Given text
——
Integrating Hadoop

You can write data out of s-Server to a file in Hadoop/HDFS or Azure/ADLS from a stream or table. The Hadoop ECDA adapter automatically uploads a file to a designated Hadoop file system location designated by the HDFS_OUTPUT_DIR property. s-Server implements an HDFS client to connect to an HDFS server.

s-Server formats files for HDFS according to the same principles as it does for writing to the file system. See Writing to the File System for more details. You can specify how files rotate according to time, size, or both, and you can specify how rotated files are named.
——
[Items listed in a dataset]
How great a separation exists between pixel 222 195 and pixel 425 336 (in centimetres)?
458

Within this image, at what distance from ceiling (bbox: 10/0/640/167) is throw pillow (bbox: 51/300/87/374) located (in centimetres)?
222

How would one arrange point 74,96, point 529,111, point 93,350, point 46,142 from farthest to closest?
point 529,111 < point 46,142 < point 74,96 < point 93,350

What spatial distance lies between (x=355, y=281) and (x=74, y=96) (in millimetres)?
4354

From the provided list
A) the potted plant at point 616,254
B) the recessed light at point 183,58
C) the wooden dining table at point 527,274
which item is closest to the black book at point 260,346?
——
Problem requirements
Transcribe the part of the passage on integrating Hadoop that begins with the words "You can write" and ends after the words "an HDFS server.".

Output below
You can write data out of s-Server to a file in Hadoop/HDFS or Azure/ADLS from a stream or table. The Hadoop ECDA adapter automatically uploads a file to a designated Hadoop file system location designated by the HDFS_OUTPUT_DIR property. s-Server implements an HDFS client to connect to an HDFS server.